3 MIN. DE LECTURA
* CSI300 +0.6 pct; SSEC +0.8 pct; HSI +0.2 pct
* Calms returns after c.bank eases fears on yuan path
* Restructuring of state firms draws renewed interest
SHANGHAI, Aug 14 (Reuters) - China stocks climbed on Friday morning, with the Shanghai market heading for its biggest weekly rise in two months, as investors turned bullish after the central bank soothed fears created by the yuan's shock devaluation.
The yuan held steady against the dollar on Friday after suspected intervention by the central bank, who said on Thursday there was no reason for it to fall further.
"Yuan devaluation suddenly became a concern for stock investors earlier this week, but now this issue is fading out of their radar," said Qi Yifeng, analyst at consultancy CEBM.
"Some bold investors are going back into the market, chasing hot concepts, but I don't think they would hold the shares for a long time."

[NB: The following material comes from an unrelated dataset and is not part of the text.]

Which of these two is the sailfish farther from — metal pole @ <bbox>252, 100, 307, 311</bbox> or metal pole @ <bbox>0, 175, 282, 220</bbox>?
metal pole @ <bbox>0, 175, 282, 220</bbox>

The Shanghai Composite Index gained 0.8 percent, to 3,987.57 points, bringing the week's gain to 6.5 percent, the most since early June. The CSI300 index rose 0.6 percent.
The Hong Kong market was also calmer, with both the Hang Seng index and the Hong Kong China Enterprises Index up 0.2 percent at midday.
In a sign of improving confidence in the mainland market, the outstanding margin loans - money investors borrowed from brokerages to buy stocks - increased slightly over the past week, signalling an end to weeks of rapid deleveraging.
Waigaoqiao FTZ surged 10 percent, the daily upward limit, after the Shanghai government-controlled company announced a major restructuring of its assets.
Investor interest in listed state-owned companies was also rekindled by a stock ownership incentive plan announced by Chinese liquor maker Wuliangye Yibin.
Reform expectations pushed up prices of state firms including Luoyang Glass and Guangdong Electric Power .
Many Tianjin-based companies, which slumped on Thursday following explosions in the northeastern port city, rebounded. Nearly a dozen companies issued statements saying their losses were limited.
The companies included Tianjin Port Holdings Co, Tianjin Economic-technological Development Area Ltd and Binghai Energy.